Thread Subject: matlab typecast function very slow

Subject: matlab typecast function very slow

From: roger

Date: 3 Nov, 2009 11:30:46

Message: 1 of 7

Hi,

I have a function that reads large binary files by reading a couple of
numbers per time in a complicated loop using fread.

Since the function isn't too fast I thought I'd read the entire file
at once as uint8 and then typecast byte by byte to the relevant
datatypes.

To my surprise the typecast method is actually a _lot_ slower than
consecutively using fread, on inspection the profiler shows that the
typecast function is the main culprit.

The function that serves the typecast.m function is a mex file called
typecastc.mexw32 (on my 32 bit system that is).
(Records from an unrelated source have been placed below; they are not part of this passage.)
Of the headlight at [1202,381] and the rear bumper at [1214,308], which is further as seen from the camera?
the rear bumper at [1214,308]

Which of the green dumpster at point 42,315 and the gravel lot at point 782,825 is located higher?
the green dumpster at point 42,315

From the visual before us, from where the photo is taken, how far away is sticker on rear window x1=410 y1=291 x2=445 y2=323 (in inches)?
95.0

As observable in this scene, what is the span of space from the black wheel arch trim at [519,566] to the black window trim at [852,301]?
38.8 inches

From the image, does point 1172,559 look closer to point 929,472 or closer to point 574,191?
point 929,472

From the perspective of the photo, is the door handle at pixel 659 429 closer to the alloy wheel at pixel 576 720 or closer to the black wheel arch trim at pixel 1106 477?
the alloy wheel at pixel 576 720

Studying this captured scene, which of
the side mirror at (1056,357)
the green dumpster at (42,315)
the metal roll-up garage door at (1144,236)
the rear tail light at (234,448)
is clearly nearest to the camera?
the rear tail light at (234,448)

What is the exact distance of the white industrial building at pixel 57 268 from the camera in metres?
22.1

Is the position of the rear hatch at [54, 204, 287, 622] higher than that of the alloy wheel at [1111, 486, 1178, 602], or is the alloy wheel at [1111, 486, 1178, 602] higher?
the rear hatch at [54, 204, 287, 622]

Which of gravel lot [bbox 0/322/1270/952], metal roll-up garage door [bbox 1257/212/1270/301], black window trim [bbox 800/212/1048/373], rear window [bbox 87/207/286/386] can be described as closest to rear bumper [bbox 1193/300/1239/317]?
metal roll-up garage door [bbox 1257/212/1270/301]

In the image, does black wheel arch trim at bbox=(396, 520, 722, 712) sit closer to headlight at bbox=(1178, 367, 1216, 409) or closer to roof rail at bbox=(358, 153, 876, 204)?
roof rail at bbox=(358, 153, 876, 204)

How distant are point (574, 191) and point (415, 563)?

It seems to be a
function which is compiled from an accompying c file that is located
in the same private directory: typecastc.c

When I look at the c source file I see that the function itself
doesn't do any typecasting, it just creates a relevant datatype with
the mex mxCreateNumericMatrix and then leaves the actual typecasting
to the mx libraries.

So all in all the typecasting slowness seems a result of matlab's
inability to deal with c-style pointers from m-files and the penalty
for this is the mx library overhead.

An odd situation.

Anyone have a better method (than the mathworks have ;) for reading/
typecasting?

best regards R

Subject: matlab typecast function very slow

From: Bruno Luong

Date: 3 Nov, 2009 12:49:02

Message: 2 of 7

roger <northsolomonsea@gmail.com> wrote in message <05e24510-1633-4d87-9cbb-39230a6efeec@n35g2000yqm.googlegroups.com>...
> Hi,
>
> I have a function that reads large binary files by reading a couple of
> numbers per time in a complicated loop using fread.
>
> Since the function isn't too fast I thought I'd read the entire file
> at once as uint8 and then typecast byte by byte to the relevant
> datatypes.

Why doing byte-by-byte? Use typecast for the whole array. Many function Matlab function is not designed to called many times, but rather on an array. Example:

b=zeros(8*1024^2,1,'uint8');

tic;
d=typecast(b,'double');
toc % Elapsed time is 0.012408 seconds.

tic;
% a already allocated
k=1;
for i=1:8:length(b)
    d(k)=typecast(b(i+(0:7)),'double');
end
toc % 40 sec

>
> To my surprise the typecast method is actually a _lot_ slower than
> consecutively using fread, on inspection the profiler shows that the
> typecast function is the main culprit.
>
> The function that serves the typecast.m function is a mex file called
> typecastc.mexw32 (on my 32 bit system that is). It seems to be a
> function which is compiled from an accompying c file that is located
> in the same private directory: typecastc.c
>
> When I look at the c source file I see that the function itself
> doesn't do any typecasting, it just creates a relevant datatype with
> the mex mxCreateNumericMatrix and then leaves the actual typecasting
> to the mx libraries.
>
> So all in all the typecasting slowness seems a result of matlab's
> inability to deal with c-style pointers from m-files and the penalty
> for this is the mx library overhead.
>
> An odd situation.
>
> Anyone have a better method (than the mathworks have ;) for reading/
> typecasting?
>

Alternatively use MEMMAPFILE to read binary data.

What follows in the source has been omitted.